Avec la crise des "gilets jaunes", les mareyeurs bretons subissent de plein fouet les effets des blocages. Ils sont confrontés à des clients inquiets qui, à quelques jours des fêtes de fin d'année, annulent leurs commandes. L'important pour eux est de limiter les risques de perte.
"Depuis le début du mouvement des gilets jaunes, les vendredis on fait 70% de chiffre d'affaires en moins, au moins 30% en novembre": Gwendall Olivier, mareyeur de 46 ans, patron avec son frère Tual des "Pêcheries Les Brisants", une PME installée dans le port de Loctudy (Finistère), ne cache pas son inquiétude. Il est contraint depuis maintenant quatre semaines d'adapter l'activité de ses 25 salariés. Des camions à quai, des bateaux obligés de décaler les horaires de pêche, des commandes annulées: la crise des "gilets jaunes" impacte directement l'économie de la pêche bretonne. La Bretagne compte 108 entreprises de mareyage, 400 de poissonnerie et 80 de transformation, selon les chiffres du comité régional des pêches maritimes.
Des journées plus courtes que d'habitude
"Les clients ont peur de ne pas être livrés", glisse ce PDG tandis qu'autour de lui une vingtaine d'employés en tabliers cirés s'affairent dans les deux ateliers à transformer des produits de la mer, écaillant et préparant des centaines de poissons en filets, placés ensuite dans des caisses avec de la glace. "Les journées sont courtes en ce moment", souligne-t-il. Ce jeudi les ateliers ferment vers midi, une heure plus tôt que d'habitude. Ensuite, les colis (lottes, daurades grises, tacauds ou encore coquilles Saint-Jacques de l'archipel des Glénan, un des produits phares de l'entreprise) seront récupérés par les transporteurs pour être livrés aussi bien dans la région, vers Rungis, qu'aux quatre coins du pays et vers l'étranger.

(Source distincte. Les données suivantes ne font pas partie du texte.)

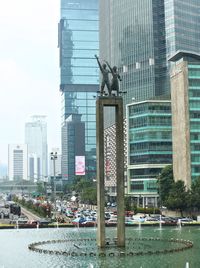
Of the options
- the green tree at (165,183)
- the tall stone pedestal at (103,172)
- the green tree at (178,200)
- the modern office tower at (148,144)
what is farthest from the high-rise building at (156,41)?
the tall stone pedestal at (103,172)

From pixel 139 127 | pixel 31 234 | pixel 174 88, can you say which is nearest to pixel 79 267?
pixel 31 234

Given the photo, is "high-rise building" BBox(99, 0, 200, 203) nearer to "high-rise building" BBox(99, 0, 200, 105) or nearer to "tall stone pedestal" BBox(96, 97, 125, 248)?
"high-rise building" BBox(99, 0, 200, 105)

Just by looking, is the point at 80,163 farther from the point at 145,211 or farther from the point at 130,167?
the point at 130,167

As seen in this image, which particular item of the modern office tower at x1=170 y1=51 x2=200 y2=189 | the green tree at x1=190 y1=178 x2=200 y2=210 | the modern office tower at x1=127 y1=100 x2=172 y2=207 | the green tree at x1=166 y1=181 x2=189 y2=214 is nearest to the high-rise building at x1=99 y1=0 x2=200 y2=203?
the modern office tower at x1=127 y1=100 x2=172 y2=207

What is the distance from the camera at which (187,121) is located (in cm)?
11969

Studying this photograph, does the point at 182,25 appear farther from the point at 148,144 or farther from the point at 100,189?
the point at 100,189

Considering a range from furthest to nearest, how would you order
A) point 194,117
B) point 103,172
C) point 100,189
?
point 194,117
point 103,172
point 100,189

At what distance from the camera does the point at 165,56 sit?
189m

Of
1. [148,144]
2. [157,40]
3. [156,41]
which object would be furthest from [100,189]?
[157,40]

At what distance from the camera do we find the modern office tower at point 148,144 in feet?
491

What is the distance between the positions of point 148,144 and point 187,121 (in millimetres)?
32539

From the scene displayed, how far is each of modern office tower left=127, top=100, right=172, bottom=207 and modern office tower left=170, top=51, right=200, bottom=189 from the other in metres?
25.7

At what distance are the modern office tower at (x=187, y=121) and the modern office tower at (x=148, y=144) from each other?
84.3 ft

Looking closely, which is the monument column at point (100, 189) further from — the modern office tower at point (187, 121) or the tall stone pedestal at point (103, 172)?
the modern office tower at point (187, 121)
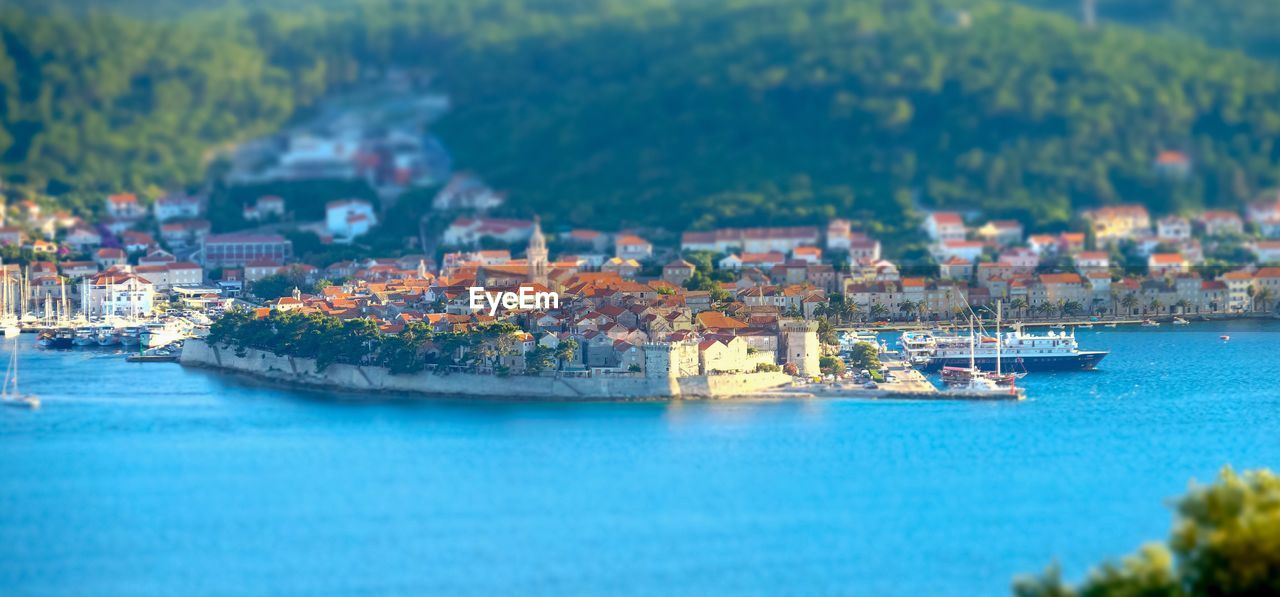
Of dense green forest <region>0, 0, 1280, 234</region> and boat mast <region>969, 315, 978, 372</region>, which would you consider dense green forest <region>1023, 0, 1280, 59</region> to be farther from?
boat mast <region>969, 315, 978, 372</region>

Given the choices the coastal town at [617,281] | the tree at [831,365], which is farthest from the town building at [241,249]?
the tree at [831,365]

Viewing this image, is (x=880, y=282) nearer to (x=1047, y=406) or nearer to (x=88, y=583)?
(x=1047, y=406)

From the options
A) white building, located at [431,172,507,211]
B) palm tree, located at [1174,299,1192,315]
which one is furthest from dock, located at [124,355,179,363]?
palm tree, located at [1174,299,1192,315]

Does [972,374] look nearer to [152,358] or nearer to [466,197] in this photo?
[152,358]

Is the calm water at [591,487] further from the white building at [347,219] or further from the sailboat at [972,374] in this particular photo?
the white building at [347,219]

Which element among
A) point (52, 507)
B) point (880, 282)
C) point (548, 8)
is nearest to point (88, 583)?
point (52, 507)

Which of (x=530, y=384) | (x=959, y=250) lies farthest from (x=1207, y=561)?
(x=959, y=250)
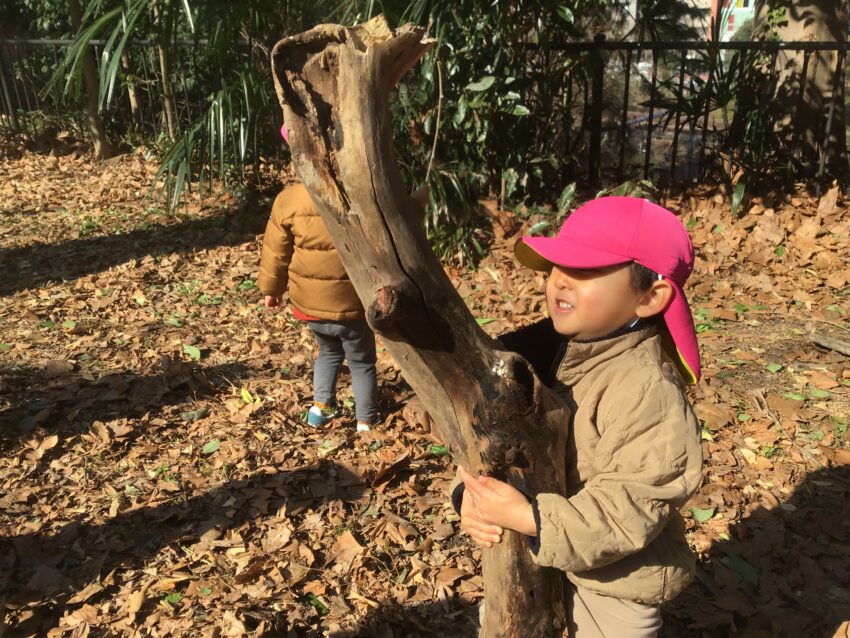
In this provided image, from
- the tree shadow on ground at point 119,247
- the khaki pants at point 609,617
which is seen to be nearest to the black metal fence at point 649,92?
the tree shadow on ground at point 119,247

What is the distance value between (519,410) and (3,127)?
11.5 metres

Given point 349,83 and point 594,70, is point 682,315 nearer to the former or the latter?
point 349,83

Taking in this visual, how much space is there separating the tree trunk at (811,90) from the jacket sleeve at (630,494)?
5.70 metres

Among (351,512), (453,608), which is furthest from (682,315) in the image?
(351,512)

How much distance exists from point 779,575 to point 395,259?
7.70 ft

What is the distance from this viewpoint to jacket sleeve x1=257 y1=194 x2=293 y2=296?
3.52 m

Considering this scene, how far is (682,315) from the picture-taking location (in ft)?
5.18

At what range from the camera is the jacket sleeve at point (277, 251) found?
3523 millimetres

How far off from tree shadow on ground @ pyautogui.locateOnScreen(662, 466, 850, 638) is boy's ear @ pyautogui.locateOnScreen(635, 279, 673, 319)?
1.58 metres

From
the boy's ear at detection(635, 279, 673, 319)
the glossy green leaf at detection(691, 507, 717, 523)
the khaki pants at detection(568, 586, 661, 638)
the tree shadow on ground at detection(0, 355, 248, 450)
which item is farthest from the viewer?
the tree shadow on ground at detection(0, 355, 248, 450)

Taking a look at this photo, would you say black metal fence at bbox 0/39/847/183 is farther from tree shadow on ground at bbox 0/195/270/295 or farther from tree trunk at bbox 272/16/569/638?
tree trunk at bbox 272/16/569/638

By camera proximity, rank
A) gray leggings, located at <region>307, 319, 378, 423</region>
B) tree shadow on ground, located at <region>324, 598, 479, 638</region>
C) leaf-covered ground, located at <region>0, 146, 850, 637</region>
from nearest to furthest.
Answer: tree shadow on ground, located at <region>324, 598, 479, 638</region> < leaf-covered ground, located at <region>0, 146, 850, 637</region> < gray leggings, located at <region>307, 319, 378, 423</region>

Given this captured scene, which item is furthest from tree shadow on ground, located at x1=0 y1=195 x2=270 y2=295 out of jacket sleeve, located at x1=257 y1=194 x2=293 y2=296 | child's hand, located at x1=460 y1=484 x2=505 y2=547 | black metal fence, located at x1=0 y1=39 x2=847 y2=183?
child's hand, located at x1=460 y1=484 x2=505 y2=547

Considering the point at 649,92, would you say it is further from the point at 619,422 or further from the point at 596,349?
the point at 619,422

"Du frais, pas de stockage"
"Dans ce business, on est sur du frais, il n'y a pas de stockage", souligne le patron qui a repris avec son frère cette pêcherie fondée en 1989 par leur père. Dans la région, l'entreprise est loin d'être la seule impactée par la crise des "gilets jaunes", selon l'Association bretonne des acheteurs des produits de la pêche (Abapp). "Quand le pêcheur, en aval, a les circuits de distribution qui fonctionnent bien, tout va bien. Mais quand il y a un grain de sable, il va subir des impacts: les entraves à la circulation ne pardonnent pas, ce sont des denrées périssables", souligne l'Abapp.

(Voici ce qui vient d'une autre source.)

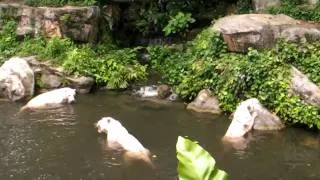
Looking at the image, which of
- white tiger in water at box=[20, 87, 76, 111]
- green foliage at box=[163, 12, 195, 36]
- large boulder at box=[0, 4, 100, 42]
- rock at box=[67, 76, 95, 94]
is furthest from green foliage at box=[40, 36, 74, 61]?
green foliage at box=[163, 12, 195, 36]

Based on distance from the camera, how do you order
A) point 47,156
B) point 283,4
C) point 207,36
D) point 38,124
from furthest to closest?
point 283,4 → point 207,36 → point 38,124 → point 47,156

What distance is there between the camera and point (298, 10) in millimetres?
14359

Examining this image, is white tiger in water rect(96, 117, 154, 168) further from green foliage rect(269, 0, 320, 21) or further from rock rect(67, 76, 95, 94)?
green foliage rect(269, 0, 320, 21)

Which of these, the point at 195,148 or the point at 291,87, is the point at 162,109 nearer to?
the point at 291,87

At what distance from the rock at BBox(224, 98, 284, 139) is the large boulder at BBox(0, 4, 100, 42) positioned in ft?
19.8

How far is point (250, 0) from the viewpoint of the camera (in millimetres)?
16406

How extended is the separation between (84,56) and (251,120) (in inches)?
211

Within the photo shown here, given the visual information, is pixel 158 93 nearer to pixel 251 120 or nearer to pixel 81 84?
pixel 81 84

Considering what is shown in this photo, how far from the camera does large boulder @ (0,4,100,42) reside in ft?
49.6

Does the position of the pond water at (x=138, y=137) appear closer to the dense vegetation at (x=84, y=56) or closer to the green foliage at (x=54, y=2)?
the dense vegetation at (x=84, y=56)

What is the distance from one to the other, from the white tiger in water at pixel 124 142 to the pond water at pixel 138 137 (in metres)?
0.19

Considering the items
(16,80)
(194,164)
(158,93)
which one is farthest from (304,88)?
(194,164)

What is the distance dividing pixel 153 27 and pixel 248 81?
224 inches

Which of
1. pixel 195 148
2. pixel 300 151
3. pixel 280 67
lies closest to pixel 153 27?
pixel 280 67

Limiter les risques de pertes
Pour les mareyeurs bretons, une chose compte: limiter les risques de pertes "pour ne pas se retrouver avec de la marchandise sur les bras", mais c'est loin d'être évident quand au bout de la chaîne les accès des grandes et moyennes surfaces sont bloqués ou freinés, souligne cette association. "Tous les mareyeurs ont reçu le même courrier des transporteurs pour se déresponsabiliser de la livraison, ou de retards, ou s'ils ne peuvent pas livrer", regrette Gwendall Olivier. "On est touchés comme beaucoup d'entreprises, il n'y a pas que nous, mais il ne faut pas que cela dure", explique le mareyeur en parcourant le hall de la criée où les marchandises arrivent par bateau.

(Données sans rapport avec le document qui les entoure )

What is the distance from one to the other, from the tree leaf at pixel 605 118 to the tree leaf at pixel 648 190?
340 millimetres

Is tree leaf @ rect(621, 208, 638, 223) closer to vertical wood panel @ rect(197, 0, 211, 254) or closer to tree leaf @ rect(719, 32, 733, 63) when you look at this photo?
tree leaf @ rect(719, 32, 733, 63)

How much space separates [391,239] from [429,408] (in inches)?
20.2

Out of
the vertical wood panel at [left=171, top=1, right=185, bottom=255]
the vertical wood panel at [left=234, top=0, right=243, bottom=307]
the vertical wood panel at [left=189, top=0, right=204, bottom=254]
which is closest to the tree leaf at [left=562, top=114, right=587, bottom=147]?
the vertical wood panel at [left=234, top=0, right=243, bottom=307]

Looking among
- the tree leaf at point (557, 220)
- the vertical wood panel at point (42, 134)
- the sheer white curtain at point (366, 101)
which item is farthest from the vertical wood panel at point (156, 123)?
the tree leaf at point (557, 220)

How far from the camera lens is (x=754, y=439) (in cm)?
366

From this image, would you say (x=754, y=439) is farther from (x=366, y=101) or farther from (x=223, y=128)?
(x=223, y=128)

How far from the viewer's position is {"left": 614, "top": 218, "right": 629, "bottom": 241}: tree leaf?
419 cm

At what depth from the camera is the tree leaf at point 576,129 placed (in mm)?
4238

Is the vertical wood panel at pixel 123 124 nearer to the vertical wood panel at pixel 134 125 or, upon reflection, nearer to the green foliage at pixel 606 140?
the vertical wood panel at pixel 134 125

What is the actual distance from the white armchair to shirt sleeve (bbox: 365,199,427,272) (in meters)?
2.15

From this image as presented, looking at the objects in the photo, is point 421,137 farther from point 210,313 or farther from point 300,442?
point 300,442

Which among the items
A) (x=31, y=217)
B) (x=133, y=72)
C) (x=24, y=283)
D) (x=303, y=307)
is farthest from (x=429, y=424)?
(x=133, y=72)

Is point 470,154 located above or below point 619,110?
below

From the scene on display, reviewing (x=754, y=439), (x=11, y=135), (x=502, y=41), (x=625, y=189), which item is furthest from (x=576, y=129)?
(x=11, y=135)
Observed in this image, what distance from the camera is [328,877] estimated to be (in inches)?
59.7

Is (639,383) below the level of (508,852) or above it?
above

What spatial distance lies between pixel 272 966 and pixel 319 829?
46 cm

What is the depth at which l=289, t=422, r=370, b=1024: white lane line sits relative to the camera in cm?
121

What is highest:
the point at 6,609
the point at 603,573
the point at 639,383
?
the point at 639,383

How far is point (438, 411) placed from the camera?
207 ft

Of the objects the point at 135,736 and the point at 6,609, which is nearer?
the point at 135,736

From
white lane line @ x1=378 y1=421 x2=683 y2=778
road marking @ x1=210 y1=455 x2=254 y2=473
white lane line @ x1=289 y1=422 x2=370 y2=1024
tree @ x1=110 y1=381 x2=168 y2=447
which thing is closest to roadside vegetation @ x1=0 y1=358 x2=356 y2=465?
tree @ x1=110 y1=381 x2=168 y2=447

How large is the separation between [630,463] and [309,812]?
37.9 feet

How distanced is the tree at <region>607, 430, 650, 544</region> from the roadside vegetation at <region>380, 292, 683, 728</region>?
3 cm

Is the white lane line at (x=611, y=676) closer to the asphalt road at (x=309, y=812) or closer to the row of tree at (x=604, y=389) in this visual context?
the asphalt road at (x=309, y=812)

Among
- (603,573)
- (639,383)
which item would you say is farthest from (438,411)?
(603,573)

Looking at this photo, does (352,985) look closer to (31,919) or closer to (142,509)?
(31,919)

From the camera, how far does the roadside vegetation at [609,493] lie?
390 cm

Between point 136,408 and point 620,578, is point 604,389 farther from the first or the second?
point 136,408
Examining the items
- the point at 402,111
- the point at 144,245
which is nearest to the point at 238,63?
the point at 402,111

Pas de chômage technique envisagé dans l'immédiat
Dehors, un groupe de mouettes guette les bateaux qui arrivent au port. L'entreprise réalise sur une année normale 7 millions de chiffre d'affaires et compte parmi ses clients 65% de grossistes, mais aussi des poissonneries, des restaurants, et des collectivités. Mais dans le contexte actuel, certains clients préfèrent fermer plutôt que de subir les contraintes de blocages. Dans l'immédiat, les "Pêcheries Les Brisants" n'envisagent pas de chômage technique ni de solliciter l'aide de la Dirrecte (Direction régionale des entreprises de la concurrence et de la consommation, du travail et de l'emploi) qui propose aux entreprises en difficultés des solutions temporaires comme le report d'échéances fiscales.
"On fera le bilan en janvier"
"On ne rattrapera pas ce qui été manqué... On verra bien, en janvier on fera le bilan", explique M. Olivier. Dehors un transporteur prend en charge des caisses qui doivent partir vers l'Espagne. Interrogé sur les difficultés dans le secteur des transports, il préfère renoncer à parler, craignant des représailles des "gilets jaunes".